* begin Source records *

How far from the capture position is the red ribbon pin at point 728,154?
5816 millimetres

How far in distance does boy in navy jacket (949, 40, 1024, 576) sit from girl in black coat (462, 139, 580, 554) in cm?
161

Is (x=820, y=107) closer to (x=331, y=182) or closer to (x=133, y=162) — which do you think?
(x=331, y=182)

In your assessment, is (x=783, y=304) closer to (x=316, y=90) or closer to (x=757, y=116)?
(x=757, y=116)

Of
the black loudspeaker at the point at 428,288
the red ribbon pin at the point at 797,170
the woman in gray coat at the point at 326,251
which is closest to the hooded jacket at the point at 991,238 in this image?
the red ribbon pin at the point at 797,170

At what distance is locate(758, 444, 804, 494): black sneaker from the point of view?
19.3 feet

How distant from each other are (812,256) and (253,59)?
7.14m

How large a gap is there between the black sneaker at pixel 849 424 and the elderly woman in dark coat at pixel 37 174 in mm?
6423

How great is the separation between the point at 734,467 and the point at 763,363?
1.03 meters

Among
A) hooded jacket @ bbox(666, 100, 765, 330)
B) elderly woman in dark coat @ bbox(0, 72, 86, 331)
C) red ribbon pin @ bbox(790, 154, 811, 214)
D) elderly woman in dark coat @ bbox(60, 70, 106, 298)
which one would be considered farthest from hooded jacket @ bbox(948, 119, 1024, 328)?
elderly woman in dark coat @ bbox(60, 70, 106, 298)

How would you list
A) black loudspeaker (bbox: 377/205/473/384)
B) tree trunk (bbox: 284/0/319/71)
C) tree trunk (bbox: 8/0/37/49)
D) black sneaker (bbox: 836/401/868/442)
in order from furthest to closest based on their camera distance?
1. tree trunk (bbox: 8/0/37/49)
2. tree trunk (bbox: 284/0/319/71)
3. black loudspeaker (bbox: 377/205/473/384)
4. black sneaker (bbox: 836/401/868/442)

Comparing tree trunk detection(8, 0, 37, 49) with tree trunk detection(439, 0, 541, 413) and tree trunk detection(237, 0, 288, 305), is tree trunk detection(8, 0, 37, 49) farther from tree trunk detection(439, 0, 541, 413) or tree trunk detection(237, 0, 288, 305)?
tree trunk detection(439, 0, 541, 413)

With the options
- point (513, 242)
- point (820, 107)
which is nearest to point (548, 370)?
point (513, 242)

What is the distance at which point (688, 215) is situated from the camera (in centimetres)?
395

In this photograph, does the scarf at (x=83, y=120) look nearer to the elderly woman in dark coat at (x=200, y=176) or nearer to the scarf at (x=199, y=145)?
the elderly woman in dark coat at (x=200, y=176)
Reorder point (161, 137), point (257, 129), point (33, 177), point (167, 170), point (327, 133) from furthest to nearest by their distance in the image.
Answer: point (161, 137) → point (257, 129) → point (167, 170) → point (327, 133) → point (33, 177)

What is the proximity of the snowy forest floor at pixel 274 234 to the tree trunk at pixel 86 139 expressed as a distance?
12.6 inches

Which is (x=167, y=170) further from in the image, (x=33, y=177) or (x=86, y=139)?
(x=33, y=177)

* end Source records *

Rewrite the material above, swapping "hooded jacket" for "puffer jacket" wherever it appears and leaving everything else unchanged.

> **Solved problem**
How far from the capture position is the red ribbon pin at point 728,154?
5816 millimetres

How far in distance does boy in navy jacket (949, 40, 1024, 576) sit from girl in black coat (462, 139, 580, 554) in cm?
161

Is (x=820, y=107) closer to (x=331, y=182) or closer to (x=133, y=162) — which do you think?
(x=331, y=182)

In your assessment, is (x=783, y=304) closer to (x=316, y=90) or closer to (x=757, y=116)?
(x=757, y=116)

Of
the black loudspeaker at the point at 428,288
the red ribbon pin at the point at 797,170
the woman in gray coat at the point at 326,251
which is closest to the puffer jacket at the point at 991,238 in this image?
the red ribbon pin at the point at 797,170

At what distance is locate(758, 444, 804, 494): black sneaker from the point of view?
19.3 feet

How distant from each other are (812,256) and (253,59)?
7.14m

How large a gap is there between the black sneaker at pixel 849 424 and the elderly woman in dark coat at pixel 37 174 in mm?
6423

How great is the separation between the point at 734,467 and the point at 763,363?
1.03 meters

Among
A) puffer jacket @ bbox(666, 100, 765, 330)
B) elderly woman in dark coat @ bbox(0, 72, 86, 331)
C) red ribbon pin @ bbox(790, 154, 811, 214)
D) elderly woman in dark coat @ bbox(60, 70, 106, 298)
which one would be considered farthest from puffer jacket @ bbox(948, 119, 1024, 328)?
elderly woman in dark coat @ bbox(60, 70, 106, 298)

How would you list
A) black loudspeaker (bbox: 377/205/473/384)
B) tree trunk (bbox: 284/0/319/71)
C) tree trunk (bbox: 8/0/37/49)
D) black sneaker (bbox: 836/401/868/442)
in order from furthest to closest based on their camera distance?
1. tree trunk (bbox: 8/0/37/49)
2. tree trunk (bbox: 284/0/319/71)
3. black loudspeaker (bbox: 377/205/473/384)
4. black sneaker (bbox: 836/401/868/442)

Comparing tree trunk detection(8, 0, 37, 49) with tree trunk detection(439, 0, 541, 413) and tree trunk detection(237, 0, 288, 305), is tree trunk detection(8, 0, 37, 49) farther from tree trunk detection(439, 0, 541, 413) or tree trunk detection(237, 0, 288, 305)?
tree trunk detection(439, 0, 541, 413)

With the options
- point (513, 242)
- point (820, 107)
which is nearest to point (548, 370)?
point (513, 242)

What is the distance at which point (688, 215) is situated from the camera (in centimetres)?
395

In this photograph, does the scarf at (x=83, y=120) look nearer to the elderly woman in dark coat at (x=200, y=176) or nearer to the scarf at (x=199, y=145)?
the elderly woman in dark coat at (x=200, y=176)
Reorder point (161, 137), point (257, 129), point (33, 177), point (167, 170), point (327, 133) from furthest to nearest by their distance in the image.
Answer: point (161, 137) → point (257, 129) → point (167, 170) → point (327, 133) → point (33, 177)

What is the proximity of the snowy forest floor at pixel 274 234 to the tree trunk at pixel 86 139 expressed as a distance?
12.6 inches

Which is (x=167, y=170) further from in the image, (x=33, y=177) or (x=86, y=139)?
(x=33, y=177)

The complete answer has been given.